Cedric kept quiet. He couldn’t meet their eyes. After a moment, Alex let go of him. He stared down at the crying, drunken wretch before him and let the power inside him wane. This was the mastermind behind everything that had been happening around here? No, it couldn't be. Looking at him now, he felt more pity than anything for the man.
“What did you ask Zathan to do for you?” he asked.
The crew leader wiped his nose with his sleeve. “I… I asked him to go into the forests north of the village. There are dungeons there that’ve never been pruned. I thought…” He wet his lips. “I thought he could just go there and have some monsters follow him all the way to the village during the Selection Festival.

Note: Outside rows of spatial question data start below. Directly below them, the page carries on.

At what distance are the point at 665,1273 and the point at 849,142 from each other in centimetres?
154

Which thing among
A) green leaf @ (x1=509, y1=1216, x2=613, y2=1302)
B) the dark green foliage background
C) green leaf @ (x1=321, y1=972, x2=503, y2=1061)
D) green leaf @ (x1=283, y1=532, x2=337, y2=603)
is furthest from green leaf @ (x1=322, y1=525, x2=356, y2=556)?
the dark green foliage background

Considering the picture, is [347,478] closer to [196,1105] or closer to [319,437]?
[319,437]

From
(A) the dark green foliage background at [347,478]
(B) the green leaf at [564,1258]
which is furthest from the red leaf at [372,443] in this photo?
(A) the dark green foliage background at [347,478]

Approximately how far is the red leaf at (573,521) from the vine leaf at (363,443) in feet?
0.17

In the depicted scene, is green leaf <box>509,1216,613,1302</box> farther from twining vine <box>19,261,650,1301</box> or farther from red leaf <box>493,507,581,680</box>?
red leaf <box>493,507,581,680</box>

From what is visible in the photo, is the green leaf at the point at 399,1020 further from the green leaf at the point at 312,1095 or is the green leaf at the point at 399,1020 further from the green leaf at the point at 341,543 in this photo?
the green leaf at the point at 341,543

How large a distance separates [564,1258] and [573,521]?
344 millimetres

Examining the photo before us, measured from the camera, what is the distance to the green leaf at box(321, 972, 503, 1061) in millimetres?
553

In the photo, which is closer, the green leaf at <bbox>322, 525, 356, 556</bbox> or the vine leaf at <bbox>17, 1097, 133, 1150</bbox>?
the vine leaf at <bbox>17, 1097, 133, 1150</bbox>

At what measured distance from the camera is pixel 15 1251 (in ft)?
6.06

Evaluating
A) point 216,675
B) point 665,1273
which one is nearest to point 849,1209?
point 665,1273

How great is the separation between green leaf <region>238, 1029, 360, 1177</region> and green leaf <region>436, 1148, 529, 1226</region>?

Harmless ones, like a few Wild Boars or Green Wolves.”
“Why?” Diana asked. “Why do all this?”
“I told you,” he said, dejected. “I just… I just wanted Lanna to see me as a hero. I’d kill all the monsters before anything happened. No one would’ve gotten hurt. None of this was supposed to happen. I don’t know anything about Kruwals.”
Stupefied, Alex reared back. He did all of that to impress a girl, only for her father to end up dead, her home burnt, and half her village destroyed. A sudden realization dawned on him.
“That’s why you looked so horrified back at Riverbend when you saw the water mage—the sorcerer, bringing down the bridge,” he said. “You knew it was him, you just didn’t know why he was doing all of that.”
Cedric nodded, eyes downcast. “I don’t know what happened to him. How he got so powerful or why he would be with all those monsters. I really don’t.”
“What about the Riverbend dungeon?” he asked, thinking back on his earlier suspicions. “Why was it overflowing before it should?”
“I don’t know.” The man swallowed a sob and shrugged. “It's known to happen sometimes, I think. I don’t know as much about dungeons and chasing as I led you all to believe,” he admitted.
At that, all the remaining anger fled him, and Alex sat down on the next stool over. He just felt numb. Unless Cedric was the greatest actor he had ever seen, the man was telling the truth and had nothing to do with the Kruwal. He was back to square zero.
“I can’t believe this,” Diana murmured. She looked ready to tear out her own hair, out of anger or desperation or both.
“I’m sorry, guys,” Cedric said, clutching his drink like it would bring him salvation. “I really am.”